» Passage provided
- - - - - - -
DeepMind Improves Speech Output Through Artificial Intelligence
The folks at DeepMind have blown the top off speech output with a new capability called WaveNet. Already famous for using artificial intelligence (AI) to beat a professional Chinese Go player, the Alphabet subsidiary disclosed Sept. 8 how far it has come along the path toward nearly flawless text-to-speech conversion. The published paper is here.
Most people, if they ponder it at all, think of this problem as solved. Siri, Echo, Cortana, Nuance, Google’s existing text-to-speech app, all more or less render speech. Mathematically, speech output has been thought of as simpler than speech input, which involves the hard problem of recognition, of understanding. Output is just: have sound; play it.
But most computerized speech still seems wooden, essentially because it’s made up bits and pieces of sound, phonemes or syllables. These elements are stored in some location and called when needed. Arranged altogether, they have difficulty expressing any human grace. They have their preprogrammed intonation, which sounds jarring when certain elements are juxtaposed.
DeepMind approaches the problem at an atomic level, absorbing tremendous quantities of raw audio data — signal amplitude per time, or the loudness of a sound at each instant — which can be depicted as a wave on a graph. What’s amazing here is that when you look at raw audio (à la Lev Rubin, the voiceprint-reading prisoner in Solzhenitsyn’s In the First Circle), “it’s seemingly impossible to discern even syllable boundaries,” says Dave Baggett, who did work in the field of computational phonology in the past and more recently founded Inky, the slick new secure email client. “You can’t tell the difference easily between bleeps and bloops from a numbers station and somebody speaking English.”
And taking this raw signal alone as input, WaveNet’s model can be trained to do more accurate text-to-speech conversion than we’ve ever seen before. Just listen to the audio samples in the WaveNet blog post. And remember, raw audio is what the ear receives. WaveNet’s waves just represent the amount of air pressure hitting an eardrum at a given moment, how hard the sound is pushing the eardrum. That’s the input for human speech learning. So, a very simple training model can “learn” to fluently “pronounce” English or Mandarin.
Huh. A simple model run iteratively on a tremendous amount of data with huge processor resources equals fluency. Sounds like a human brain. Oh, maybe that’s why we’re so good at learning to talk. Well, one of the reasons.
- - - - - - -
» Saved entries

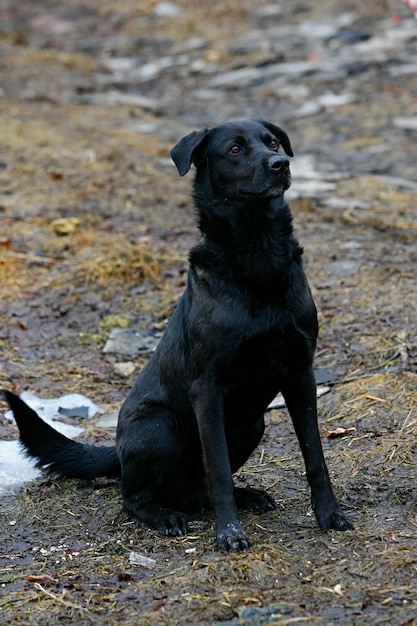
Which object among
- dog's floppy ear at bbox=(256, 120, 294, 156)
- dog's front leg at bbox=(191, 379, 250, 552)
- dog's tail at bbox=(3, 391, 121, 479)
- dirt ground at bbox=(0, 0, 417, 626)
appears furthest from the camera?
dog's tail at bbox=(3, 391, 121, 479)

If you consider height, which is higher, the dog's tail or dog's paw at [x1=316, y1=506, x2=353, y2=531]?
the dog's tail

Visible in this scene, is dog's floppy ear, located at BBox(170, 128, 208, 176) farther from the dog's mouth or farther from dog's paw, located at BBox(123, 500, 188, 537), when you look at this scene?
dog's paw, located at BBox(123, 500, 188, 537)

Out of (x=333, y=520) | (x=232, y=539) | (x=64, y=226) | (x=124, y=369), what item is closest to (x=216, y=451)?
(x=232, y=539)

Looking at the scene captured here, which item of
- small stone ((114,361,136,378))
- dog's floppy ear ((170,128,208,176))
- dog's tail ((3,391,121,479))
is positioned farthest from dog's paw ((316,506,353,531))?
small stone ((114,361,136,378))

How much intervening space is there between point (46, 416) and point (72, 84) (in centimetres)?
1004

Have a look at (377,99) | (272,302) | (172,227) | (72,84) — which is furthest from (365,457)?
(72,84)

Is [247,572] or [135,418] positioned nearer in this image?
[247,572]

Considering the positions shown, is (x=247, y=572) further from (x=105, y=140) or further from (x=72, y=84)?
(x=72, y=84)

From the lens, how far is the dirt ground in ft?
11.5

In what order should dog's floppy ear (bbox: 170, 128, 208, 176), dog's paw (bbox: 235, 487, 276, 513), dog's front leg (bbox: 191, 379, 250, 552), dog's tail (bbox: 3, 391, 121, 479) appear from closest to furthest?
dog's front leg (bbox: 191, 379, 250, 552), dog's floppy ear (bbox: 170, 128, 208, 176), dog's paw (bbox: 235, 487, 276, 513), dog's tail (bbox: 3, 391, 121, 479)

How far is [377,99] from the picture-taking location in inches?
475

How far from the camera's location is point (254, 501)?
14.0 ft

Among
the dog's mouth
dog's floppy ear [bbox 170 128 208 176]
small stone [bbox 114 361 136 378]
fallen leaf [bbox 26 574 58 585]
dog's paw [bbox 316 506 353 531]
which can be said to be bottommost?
small stone [bbox 114 361 136 378]

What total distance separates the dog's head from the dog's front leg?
0.89 m
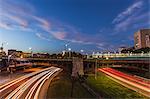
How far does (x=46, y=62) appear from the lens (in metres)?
88.4

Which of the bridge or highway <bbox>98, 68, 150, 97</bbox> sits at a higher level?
the bridge

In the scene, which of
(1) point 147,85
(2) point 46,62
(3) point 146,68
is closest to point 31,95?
(1) point 147,85

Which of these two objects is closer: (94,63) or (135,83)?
(135,83)

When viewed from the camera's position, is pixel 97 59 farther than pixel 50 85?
Yes

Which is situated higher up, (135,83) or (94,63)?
(94,63)

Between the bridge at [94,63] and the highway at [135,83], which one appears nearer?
the highway at [135,83]

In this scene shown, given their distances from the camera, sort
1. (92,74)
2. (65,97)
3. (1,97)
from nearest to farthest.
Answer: (1,97), (65,97), (92,74)

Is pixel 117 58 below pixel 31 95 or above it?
above

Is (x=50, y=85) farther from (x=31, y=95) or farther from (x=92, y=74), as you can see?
(x=92, y=74)

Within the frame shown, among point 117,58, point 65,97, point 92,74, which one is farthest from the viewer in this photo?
point 92,74

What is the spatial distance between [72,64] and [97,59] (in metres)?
8.79

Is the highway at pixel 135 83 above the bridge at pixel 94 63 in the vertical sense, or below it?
below

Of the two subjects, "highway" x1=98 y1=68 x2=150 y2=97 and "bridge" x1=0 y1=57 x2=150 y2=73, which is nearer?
"highway" x1=98 y1=68 x2=150 y2=97

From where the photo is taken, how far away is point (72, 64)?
88312 mm
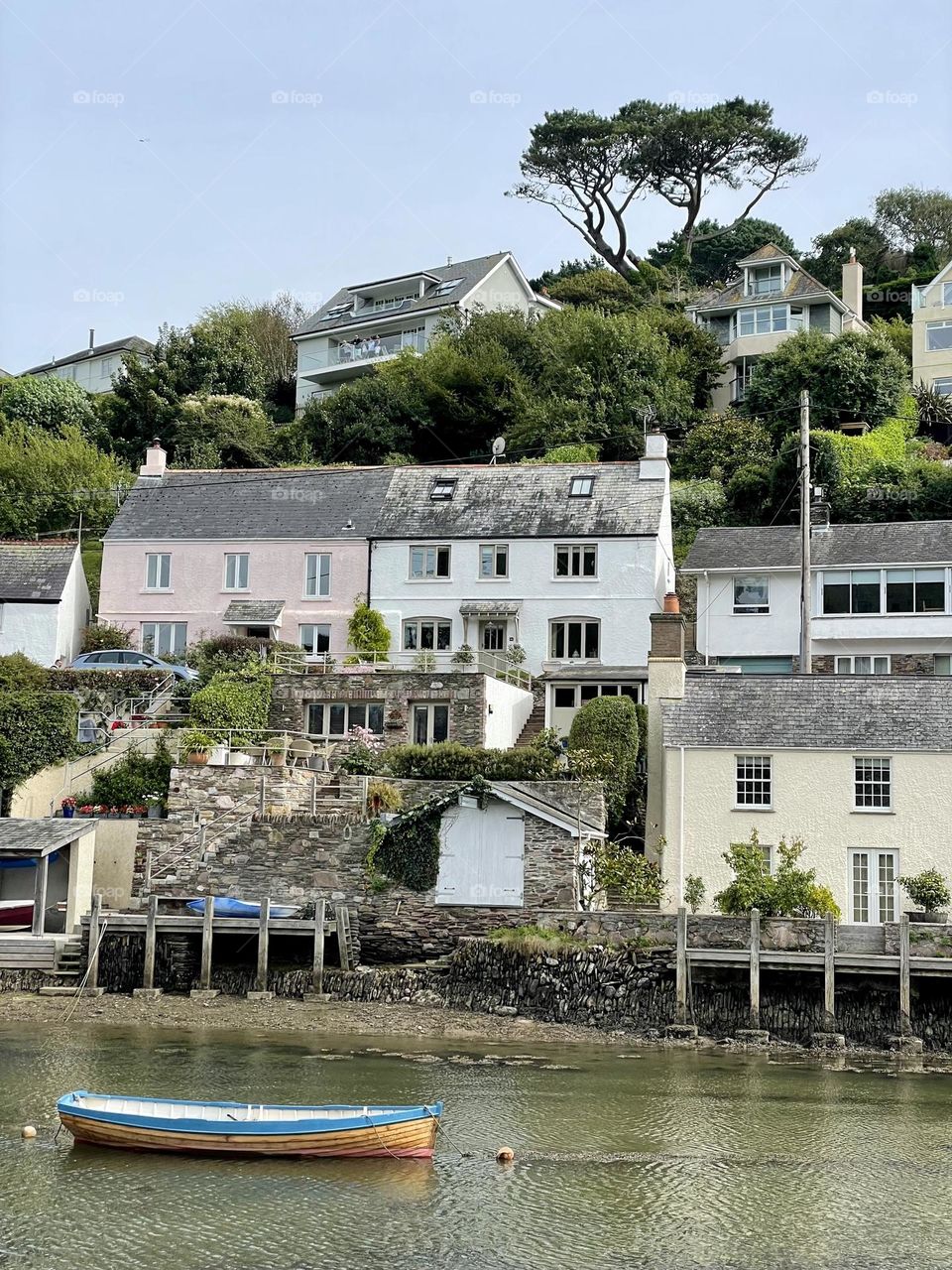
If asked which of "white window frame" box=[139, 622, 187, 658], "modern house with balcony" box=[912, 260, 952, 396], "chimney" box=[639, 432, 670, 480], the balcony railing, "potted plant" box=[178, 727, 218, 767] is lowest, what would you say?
"potted plant" box=[178, 727, 218, 767]

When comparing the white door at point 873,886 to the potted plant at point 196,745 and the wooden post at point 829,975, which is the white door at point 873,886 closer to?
the wooden post at point 829,975

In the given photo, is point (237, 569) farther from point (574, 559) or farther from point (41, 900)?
point (41, 900)

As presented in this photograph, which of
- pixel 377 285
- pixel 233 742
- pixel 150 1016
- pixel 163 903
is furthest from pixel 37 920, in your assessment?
pixel 377 285

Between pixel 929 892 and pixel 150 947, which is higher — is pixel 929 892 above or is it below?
above

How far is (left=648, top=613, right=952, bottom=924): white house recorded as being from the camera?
36750 millimetres

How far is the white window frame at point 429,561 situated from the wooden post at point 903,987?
2580cm

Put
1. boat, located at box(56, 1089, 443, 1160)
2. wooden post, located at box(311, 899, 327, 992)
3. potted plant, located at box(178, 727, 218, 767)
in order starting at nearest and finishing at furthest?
boat, located at box(56, 1089, 443, 1160) < wooden post, located at box(311, 899, 327, 992) < potted plant, located at box(178, 727, 218, 767)

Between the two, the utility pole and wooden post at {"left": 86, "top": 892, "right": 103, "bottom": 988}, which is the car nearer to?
wooden post at {"left": 86, "top": 892, "right": 103, "bottom": 988}

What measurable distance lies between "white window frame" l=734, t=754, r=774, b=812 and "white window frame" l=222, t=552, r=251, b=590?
917 inches

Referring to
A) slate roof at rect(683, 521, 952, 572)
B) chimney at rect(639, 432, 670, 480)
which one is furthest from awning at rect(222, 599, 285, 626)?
slate roof at rect(683, 521, 952, 572)

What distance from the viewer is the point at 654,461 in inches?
2164

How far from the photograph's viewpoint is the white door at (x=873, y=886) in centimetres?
3634

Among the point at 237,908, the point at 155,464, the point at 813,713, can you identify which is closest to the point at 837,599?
the point at 813,713

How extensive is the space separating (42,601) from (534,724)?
59.4ft
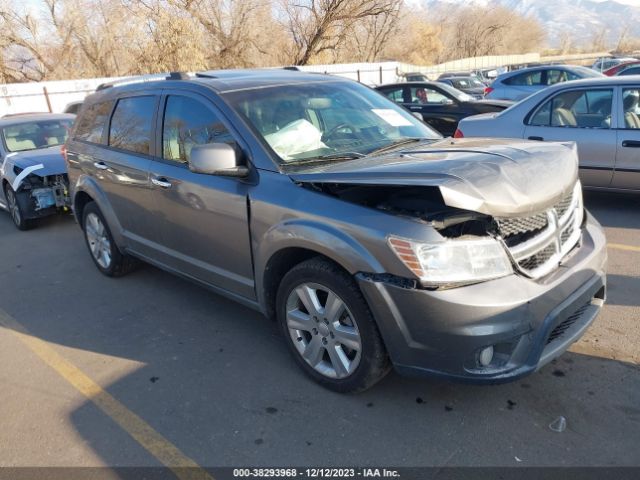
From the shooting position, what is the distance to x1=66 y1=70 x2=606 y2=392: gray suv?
2.52 metres

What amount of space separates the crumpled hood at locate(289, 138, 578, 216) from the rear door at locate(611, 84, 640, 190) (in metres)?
3.05

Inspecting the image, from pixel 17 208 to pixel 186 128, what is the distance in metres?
4.89

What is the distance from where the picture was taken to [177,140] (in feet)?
12.9

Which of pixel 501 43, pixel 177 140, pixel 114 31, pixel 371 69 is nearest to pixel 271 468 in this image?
pixel 177 140

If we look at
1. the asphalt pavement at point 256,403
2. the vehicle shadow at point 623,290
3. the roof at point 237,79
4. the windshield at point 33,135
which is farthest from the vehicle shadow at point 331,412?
the windshield at point 33,135

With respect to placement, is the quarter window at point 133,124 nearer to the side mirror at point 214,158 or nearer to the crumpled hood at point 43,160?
the side mirror at point 214,158

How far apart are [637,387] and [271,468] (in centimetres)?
207

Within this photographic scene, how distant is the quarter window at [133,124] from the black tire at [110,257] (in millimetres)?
798

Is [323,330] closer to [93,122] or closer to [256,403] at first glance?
[256,403]

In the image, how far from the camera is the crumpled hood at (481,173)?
2.50 m

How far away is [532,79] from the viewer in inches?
559

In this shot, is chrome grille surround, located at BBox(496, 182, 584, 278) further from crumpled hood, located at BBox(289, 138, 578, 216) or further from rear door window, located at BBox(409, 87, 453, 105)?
rear door window, located at BBox(409, 87, 453, 105)

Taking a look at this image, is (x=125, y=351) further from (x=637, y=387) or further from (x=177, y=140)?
(x=637, y=387)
- - - - - - -
» Set of tasks
(1) Return the WaveNet article's text between "Most people, if" and "sound; play it.", inclusive.
(2) Do these statements agree with the WaveNet article? Answer yes or no for each, and quote the words that decide it. (a) DeepMind disclosed its WaveNet progress on Sept. 8. (b) Speech output has been thought of as harder than speech input. (c) Dave Baggett founded Inky.
(3) Which products does the WaveNet article name as ones that all more or less render speech?
These rows come from a different source than the WaveNet article.

» Task solutions
(1)
Most people, if they ponder it at all, think of this problem as solved. Siri, Echo, Cortana, Nuance, Google’s existing text-to-speech app, all more or less render speech. Mathematically, speech output has been thought of as simpler than speech input, which involves the hard problem of recognition, of understanding. Output is just: have sound; play it.

(2)
(a) Yes: "the Alphabet subsidiary disclosed Sept. 8 how far it has come along the path toward nearly flawless text-to-speech conversion"
(b) No: "Mathematically, speech output has been thought of as simpler than speech input"
(c) Yes: "more recently founded Inky, the slick new secure email client"

(3)
Siri
Echo
Cortana
Nuance
Google's existing text-to-speech app